Esta mañana, Cocorí saltó y se lavó los párpados del último sueño. Asomado a la eternidad, el negrito descubrió que su papá había llegado a los 80 y que él no podía menos que correr a felicitarlo.
Con un escándalo de abrazos y besos, Cocorí desapareció tras la cortina de los años, atropelló todas las puertas y se abalanzó a los enormes brazos de don Joaquín Gutiérrez, que aún roncaba entre las sábanas de su cama.
-¡Feliz cumpleaños, Tata!, ¡Feliz cumpleaños! -gritaba Cocorí a voz en cuello. -¡Soy yo, tu hijito! ¡Cocorí! -le decía mientras le acariciaba los cachetes y le subía el párpado de los ojos dormidos.
Don Joaquín, acostumbrado como está a las siestas del corazón, abrió primero un ojo y después el otro. Al ver esto, Cocorí se apretó aún más contra su pecho.
-Papito, es tu cumpleaños, -susurró el pequeño.
Desde la cocina, llegó la voz de mamá Elena, quien movía los trastos preparando el café.
-¿Con quién hablas Joaquín? ¿Qué es todo ese escándalo?
Don Joaquín le guiñó un ojo a Cocorí mientras se incorrporaba sobre las almohadas.
-Pues nada, Nena, que me gusta pensar en voz alta; ya sabes cómo soy -exclamó con solemnidad.

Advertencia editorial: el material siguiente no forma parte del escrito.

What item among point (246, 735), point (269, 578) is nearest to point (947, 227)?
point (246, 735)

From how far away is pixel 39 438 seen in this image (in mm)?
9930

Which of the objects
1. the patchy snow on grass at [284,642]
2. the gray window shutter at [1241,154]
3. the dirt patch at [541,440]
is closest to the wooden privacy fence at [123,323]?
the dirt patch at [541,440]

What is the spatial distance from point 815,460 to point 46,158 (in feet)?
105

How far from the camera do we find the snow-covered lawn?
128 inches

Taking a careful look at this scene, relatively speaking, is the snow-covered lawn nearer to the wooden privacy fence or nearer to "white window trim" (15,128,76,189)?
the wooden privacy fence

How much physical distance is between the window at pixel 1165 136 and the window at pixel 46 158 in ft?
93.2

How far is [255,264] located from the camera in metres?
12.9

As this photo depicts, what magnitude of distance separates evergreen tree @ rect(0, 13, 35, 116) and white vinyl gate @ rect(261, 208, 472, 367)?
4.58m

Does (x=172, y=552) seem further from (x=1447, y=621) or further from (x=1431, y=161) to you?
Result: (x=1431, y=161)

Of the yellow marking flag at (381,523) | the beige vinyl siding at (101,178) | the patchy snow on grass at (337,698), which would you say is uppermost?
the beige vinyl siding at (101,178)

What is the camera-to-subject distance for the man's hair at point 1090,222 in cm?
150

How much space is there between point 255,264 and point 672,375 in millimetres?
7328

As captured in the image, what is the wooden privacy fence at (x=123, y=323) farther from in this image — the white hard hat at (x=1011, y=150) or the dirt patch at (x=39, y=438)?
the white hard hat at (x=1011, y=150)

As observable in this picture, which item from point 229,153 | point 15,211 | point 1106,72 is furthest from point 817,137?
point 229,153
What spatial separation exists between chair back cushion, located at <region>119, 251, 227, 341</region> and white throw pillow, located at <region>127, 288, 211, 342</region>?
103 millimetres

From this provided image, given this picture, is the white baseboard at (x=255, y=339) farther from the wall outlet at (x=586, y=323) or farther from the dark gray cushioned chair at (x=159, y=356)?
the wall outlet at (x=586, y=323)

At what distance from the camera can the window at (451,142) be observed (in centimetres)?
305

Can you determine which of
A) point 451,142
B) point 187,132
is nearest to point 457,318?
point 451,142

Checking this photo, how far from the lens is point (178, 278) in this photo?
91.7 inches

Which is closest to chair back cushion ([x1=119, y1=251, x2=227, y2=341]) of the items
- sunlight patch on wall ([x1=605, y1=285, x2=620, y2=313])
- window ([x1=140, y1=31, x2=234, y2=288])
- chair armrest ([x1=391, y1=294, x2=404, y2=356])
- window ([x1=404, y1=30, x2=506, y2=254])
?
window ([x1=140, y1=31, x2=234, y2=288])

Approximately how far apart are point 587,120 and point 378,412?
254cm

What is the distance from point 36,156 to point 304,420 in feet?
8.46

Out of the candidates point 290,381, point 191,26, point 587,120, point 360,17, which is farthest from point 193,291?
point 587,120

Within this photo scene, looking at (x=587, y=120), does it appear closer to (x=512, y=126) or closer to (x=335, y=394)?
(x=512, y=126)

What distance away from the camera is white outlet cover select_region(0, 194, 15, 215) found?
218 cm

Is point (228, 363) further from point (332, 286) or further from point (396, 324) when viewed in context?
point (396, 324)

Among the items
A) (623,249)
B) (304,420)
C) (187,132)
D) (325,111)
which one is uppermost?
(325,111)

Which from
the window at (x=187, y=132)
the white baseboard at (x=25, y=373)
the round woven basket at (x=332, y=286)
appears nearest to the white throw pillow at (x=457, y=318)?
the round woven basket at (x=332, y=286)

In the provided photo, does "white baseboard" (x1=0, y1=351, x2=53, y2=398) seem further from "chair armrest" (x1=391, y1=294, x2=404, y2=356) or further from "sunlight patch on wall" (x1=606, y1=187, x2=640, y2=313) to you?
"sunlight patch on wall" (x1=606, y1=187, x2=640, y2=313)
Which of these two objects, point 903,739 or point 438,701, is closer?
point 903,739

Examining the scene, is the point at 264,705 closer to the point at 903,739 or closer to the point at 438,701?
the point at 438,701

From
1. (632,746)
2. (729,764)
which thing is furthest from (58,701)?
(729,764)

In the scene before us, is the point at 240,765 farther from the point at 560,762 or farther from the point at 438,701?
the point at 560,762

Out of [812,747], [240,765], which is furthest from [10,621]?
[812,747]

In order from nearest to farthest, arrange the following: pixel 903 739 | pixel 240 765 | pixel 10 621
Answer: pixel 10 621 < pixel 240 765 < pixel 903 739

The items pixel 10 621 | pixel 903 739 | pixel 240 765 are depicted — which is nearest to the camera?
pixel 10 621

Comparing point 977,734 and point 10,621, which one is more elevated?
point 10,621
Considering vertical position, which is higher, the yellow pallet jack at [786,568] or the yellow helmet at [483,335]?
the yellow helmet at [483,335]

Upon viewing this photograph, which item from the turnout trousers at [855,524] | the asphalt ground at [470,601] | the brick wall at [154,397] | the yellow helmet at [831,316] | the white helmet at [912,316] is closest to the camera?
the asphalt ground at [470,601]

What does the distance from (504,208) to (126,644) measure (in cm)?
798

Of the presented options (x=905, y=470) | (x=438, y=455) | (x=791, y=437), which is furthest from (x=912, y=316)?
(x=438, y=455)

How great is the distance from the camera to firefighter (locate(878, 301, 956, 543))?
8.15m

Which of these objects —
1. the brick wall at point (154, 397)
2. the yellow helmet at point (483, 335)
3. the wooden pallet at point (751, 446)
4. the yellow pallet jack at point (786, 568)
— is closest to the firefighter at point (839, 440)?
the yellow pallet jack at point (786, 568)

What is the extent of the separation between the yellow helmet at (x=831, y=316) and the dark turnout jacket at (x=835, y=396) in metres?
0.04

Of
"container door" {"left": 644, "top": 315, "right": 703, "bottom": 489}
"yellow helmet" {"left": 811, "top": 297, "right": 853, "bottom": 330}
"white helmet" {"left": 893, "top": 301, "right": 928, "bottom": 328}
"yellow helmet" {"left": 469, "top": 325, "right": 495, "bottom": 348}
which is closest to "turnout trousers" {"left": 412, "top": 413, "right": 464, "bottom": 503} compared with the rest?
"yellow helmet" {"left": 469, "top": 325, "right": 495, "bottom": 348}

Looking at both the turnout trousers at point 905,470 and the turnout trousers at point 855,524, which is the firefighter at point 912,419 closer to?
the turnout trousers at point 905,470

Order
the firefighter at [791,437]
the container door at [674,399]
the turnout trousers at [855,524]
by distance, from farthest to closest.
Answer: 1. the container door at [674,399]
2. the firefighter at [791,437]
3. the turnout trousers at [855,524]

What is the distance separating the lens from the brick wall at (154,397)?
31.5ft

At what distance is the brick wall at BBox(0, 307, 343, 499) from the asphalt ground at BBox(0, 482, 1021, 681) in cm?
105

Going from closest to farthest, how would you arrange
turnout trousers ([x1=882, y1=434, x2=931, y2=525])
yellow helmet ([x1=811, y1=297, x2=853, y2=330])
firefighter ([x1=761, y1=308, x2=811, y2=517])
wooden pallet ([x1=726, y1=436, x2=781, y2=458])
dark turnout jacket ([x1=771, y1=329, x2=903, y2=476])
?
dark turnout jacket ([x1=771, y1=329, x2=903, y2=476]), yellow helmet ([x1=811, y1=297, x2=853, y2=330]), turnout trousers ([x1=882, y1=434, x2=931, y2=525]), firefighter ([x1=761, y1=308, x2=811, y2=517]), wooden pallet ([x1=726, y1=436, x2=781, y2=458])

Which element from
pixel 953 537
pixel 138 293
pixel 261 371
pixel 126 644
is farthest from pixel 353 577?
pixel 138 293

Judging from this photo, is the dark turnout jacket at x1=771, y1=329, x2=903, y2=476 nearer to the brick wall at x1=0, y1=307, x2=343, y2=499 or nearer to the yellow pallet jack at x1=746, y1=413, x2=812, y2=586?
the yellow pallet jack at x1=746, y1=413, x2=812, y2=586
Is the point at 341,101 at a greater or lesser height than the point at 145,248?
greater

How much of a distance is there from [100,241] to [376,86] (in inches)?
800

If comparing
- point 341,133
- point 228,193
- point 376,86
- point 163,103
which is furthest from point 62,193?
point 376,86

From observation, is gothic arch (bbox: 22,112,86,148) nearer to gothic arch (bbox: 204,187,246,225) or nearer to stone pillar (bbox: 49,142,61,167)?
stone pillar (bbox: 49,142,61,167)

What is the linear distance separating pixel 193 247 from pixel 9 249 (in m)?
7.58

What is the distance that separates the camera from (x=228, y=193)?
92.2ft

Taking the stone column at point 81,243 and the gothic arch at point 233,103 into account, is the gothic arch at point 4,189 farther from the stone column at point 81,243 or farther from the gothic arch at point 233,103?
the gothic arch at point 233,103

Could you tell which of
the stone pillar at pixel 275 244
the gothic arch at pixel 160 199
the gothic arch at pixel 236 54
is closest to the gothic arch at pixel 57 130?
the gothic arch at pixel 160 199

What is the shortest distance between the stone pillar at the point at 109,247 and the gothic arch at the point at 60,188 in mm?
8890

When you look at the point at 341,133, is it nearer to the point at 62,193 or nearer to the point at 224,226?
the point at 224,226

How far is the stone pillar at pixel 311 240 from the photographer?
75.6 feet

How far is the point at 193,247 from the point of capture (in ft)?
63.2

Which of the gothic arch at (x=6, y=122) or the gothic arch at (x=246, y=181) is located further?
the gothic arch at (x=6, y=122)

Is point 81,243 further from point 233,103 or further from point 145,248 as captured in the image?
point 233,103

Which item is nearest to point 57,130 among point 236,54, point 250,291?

Y, en efecto, mamá Elena conocía muy bien a su marido. Pero Cocorí estaba seguro de que él lo conocía mejor que nadie en el mundo.
No se equivocaba. Al cabo de media hora, padre e hijo habían sellado nuevamente el pacto que los mantenía unidos desde siempre.
Cocorí había relatado a su padre la travesía del tiempo por parajes fantásticos. Y don Joaquín había despojado del habla al negrito, mientras le describía, con lujo de detalles, el camino turbulento de los años.
Sin mayores esfuerzos, ambos quedaron suspendidos en las frases que no conocen el olvido, y, una vez más, se fueron, tomados de la mano, a celebrar la vida.
Esta noche, a partir de las 7 p.m., en el Centro Cultural de México, los amigos del escritor Joaquín Gutiérrez han preparado un homenaje por su 80 aniversario. La entrada es libre.